Jest to przeoczona kategoria – zauważają badacze.
Mimo że gatunki wymarłe w środowisku naturalnym są uważane za najbardziej zagrożone, nie są oceniane w ramach procesu tworzenia Czerwonej Listy.
W dużej mierze zignorowaliśmy zakres i zróżnicowanie ryzyka wyginięcia właśnie tej grupy gatunków, za które człowiek jest najbardziej odpowiedzialny – dodali.

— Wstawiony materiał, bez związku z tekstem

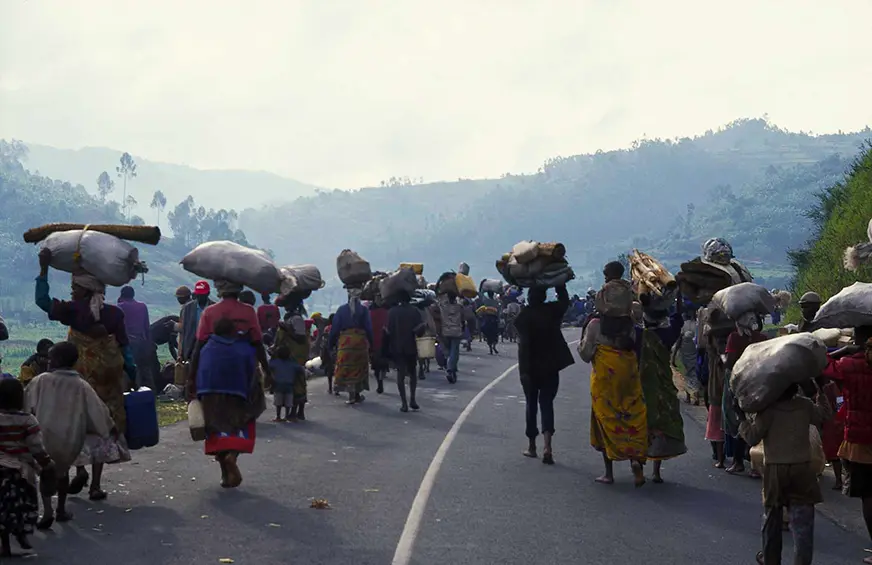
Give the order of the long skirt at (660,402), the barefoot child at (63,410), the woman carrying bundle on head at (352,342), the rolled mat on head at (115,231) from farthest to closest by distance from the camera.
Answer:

Spośród 84 gatunków, które mają obecnie taki status, prawie połowa nie skorzystała z prób ponownego wprowadzenia ich do środowiska naturalnego. Większość z nich to rośliny, co sugeruje, że możliwe jest nastawienie na reintrodukcję zwierząt, co może nie być do końca uzasadnione naukowo.
Na ostatnim Światowym Kongresie Ochrony Przyrody w 2020 roku, IUCN wezwała do przywrócenia gatunków wymarłych w środowisku naturalnym do 2030 roku.